Fauci’s mistake was to assume that the adulation he received was a function of his own merit. He leaned into the worship he received, operating perhaps under the delusion that his flatterers saw him as something more than an instrument of immediate political utility. Ruth Bader Ginsburg succumbed to a similar misinterpretation. The RBG-style exercise trends, Hollywood biopics, children’s books, and pointed insults deemed “Ginsburns” by Saturday Night Live had nothing at all to do with her jurisprudence. Her diminished role on the Court was embellished by her fans not because her litany of dissents had any special eminence. Rather, Ginsburg served as a cultural touchstone at a time when dispirited progressives needed someone around whom to regroup.

 

At least the “notorious RBG” did not live long enough to see her hubris haunt the very people who once canonized her. Fauci is not so fortunate.
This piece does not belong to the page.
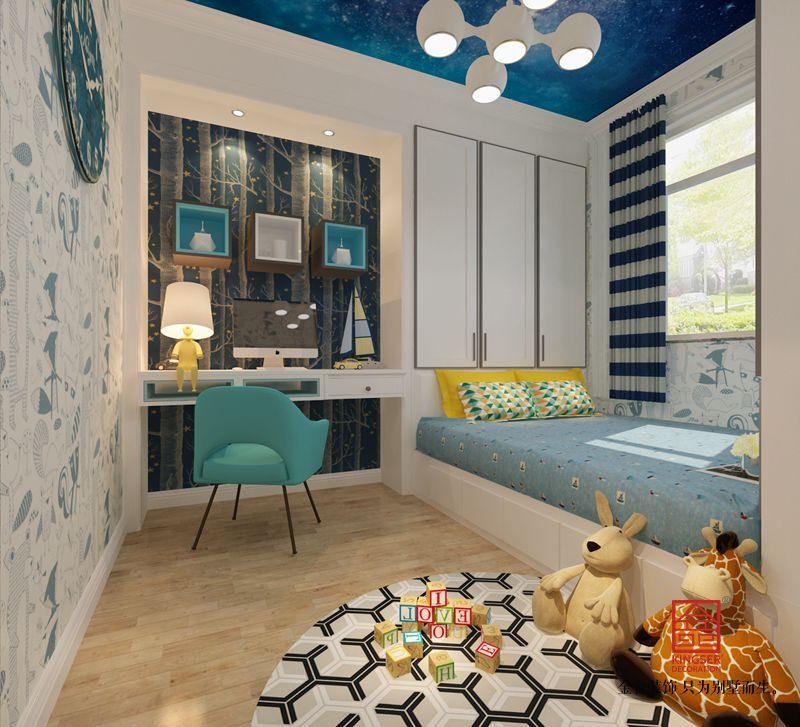 保利拉菲公馆172平米装修-新中式风格-儿童房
Today, the doctor has seen his stature duly diminished. On Monday, the doctor was reduced to engaging in a food fight with the National Institutes of Health’s primary competitor in the American public-health space, the Centers for Disease Control and Prevention. It was not his fault that the arbitrary six-foot distancing guideline he actively promoted and sought to enforce “just appeared,” he insisted.

 

Indeed, the doctor now portrays himself as a bystander to his own administration of NIAID. He knows nothing about the efforts of his senior adviser, Dr. David Morens, to evade congressional oversight by using a private email account to correspond with EcoHealth Alliance and its president, Peter Daszak, and he never created any “backchannel” that would allow other controversial figures to avoid scrutiny in their dealings with the National Institutes of Health. The doctor’s reduced stature — from the Atlas of the pandemic to a recognized political liability among all but the most blinkered advocates for pandemic in perpetuity — could only be jarring to those who didn’t see it coming.

 

Republicans stand accused by their detractors of succumbing to a “personality cult.” This common refrain has become Trump critics’ explanation both of the former president’s political longevity and of his core supporters’ lack of receptivity to criticisms of his conduct. Well, it turns out the impulse to subordinate individual identity to a group dynamic is a human one to which Democrats are not immune. The cult that sprang up around Dr. Anthony Fauci in the darkest days of the pandemic is no less indecorous than the unearned veneration Trump receives. Nor are its destructive consequences less pronounced.

 

Democrats would be wise to recognize human frailty in themselves the next time they’re tempted to cast scorn on the GOP from great moral heights. Their motived reasoning and willful blindness perpetuated one of the most destructive policy mistakes of this young century. They have much to answer for.